• _Exercise brief_
Output every line of the material below as a JSON list of strings, one string per line, with blank lines left out. Leave the pictures out of the answer.
════════════════
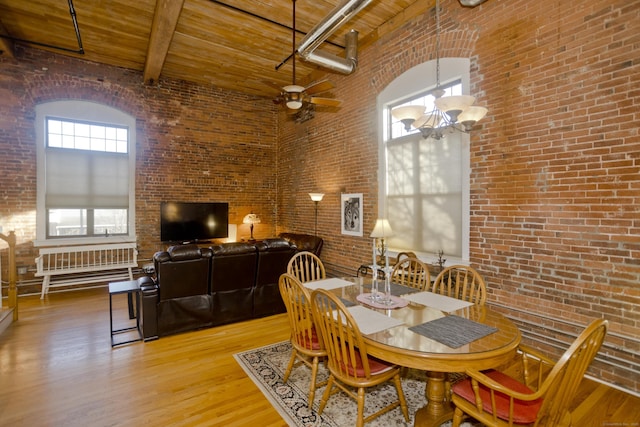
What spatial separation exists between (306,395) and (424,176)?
310 centimetres

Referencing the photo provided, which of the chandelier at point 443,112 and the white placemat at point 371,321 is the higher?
the chandelier at point 443,112

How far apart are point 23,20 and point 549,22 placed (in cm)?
663

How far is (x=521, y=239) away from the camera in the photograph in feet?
10.2

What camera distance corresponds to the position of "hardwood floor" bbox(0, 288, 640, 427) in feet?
7.28

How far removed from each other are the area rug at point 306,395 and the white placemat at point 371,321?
28.6 inches

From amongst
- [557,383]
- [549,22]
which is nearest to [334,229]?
[549,22]

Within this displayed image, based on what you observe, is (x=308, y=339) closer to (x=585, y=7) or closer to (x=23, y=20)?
(x=585, y=7)

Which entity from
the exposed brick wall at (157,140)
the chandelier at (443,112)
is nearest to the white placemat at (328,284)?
the chandelier at (443,112)

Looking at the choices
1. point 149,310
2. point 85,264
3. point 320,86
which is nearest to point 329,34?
point 320,86

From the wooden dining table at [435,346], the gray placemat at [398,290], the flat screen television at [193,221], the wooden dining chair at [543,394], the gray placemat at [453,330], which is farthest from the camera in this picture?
the flat screen television at [193,221]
════════════════
• _Task output_
[
  "What spatial separation exists between (306,395) and (424,176)?",
  "310 centimetres",
  "Referencing the photo provided, which of the chandelier at point 443,112 and the white placemat at point 371,321 is the higher?",
  "the chandelier at point 443,112",
  "How far apart are point 23,20 and point 549,22 placed (in cm)?",
  "663",
  "How far is (x=521, y=239) away from the camera in the photograph in feet?",
  "10.2",
  "What camera distance corresponds to the position of \"hardwood floor\" bbox(0, 288, 640, 427) in feet?",
  "7.28",
  "How far removed from each other are the area rug at point 306,395 and the white placemat at point 371,321?",
  "28.6 inches",
  "From amongst",
  "- [557,383]",
  "- [549,22]",
  "which is nearest to [334,229]?",
  "[549,22]",
  "Within this displayed image, based on what you observe, is (x=308, y=339) closer to (x=585, y=7) or closer to (x=23, y=20)?",
  "(x=585, y=7)",
  "Which entity from",
  "the exposed brick wall at (157,140)",
  "the chandelier at (443,112)",
  "is nearest to the white placemat at (328,284)?",
  "the chandelier at (443,112)",
  "Looking at the choices",
  "1. point 149,310",
  "2. point 85,264",
  "3. point 320,86",
  "which is nearest to point 329,34?",
  "point 320,86",
  "From the wooden dining table at [435,346], the gray placemat at [398,290], the flat screen television at [193,221], the wooden dining chair at [543,394], the gray placemat at [453,330], which is farthest from the camera in this picture?",
  "the flat screen television at [193,221]"
]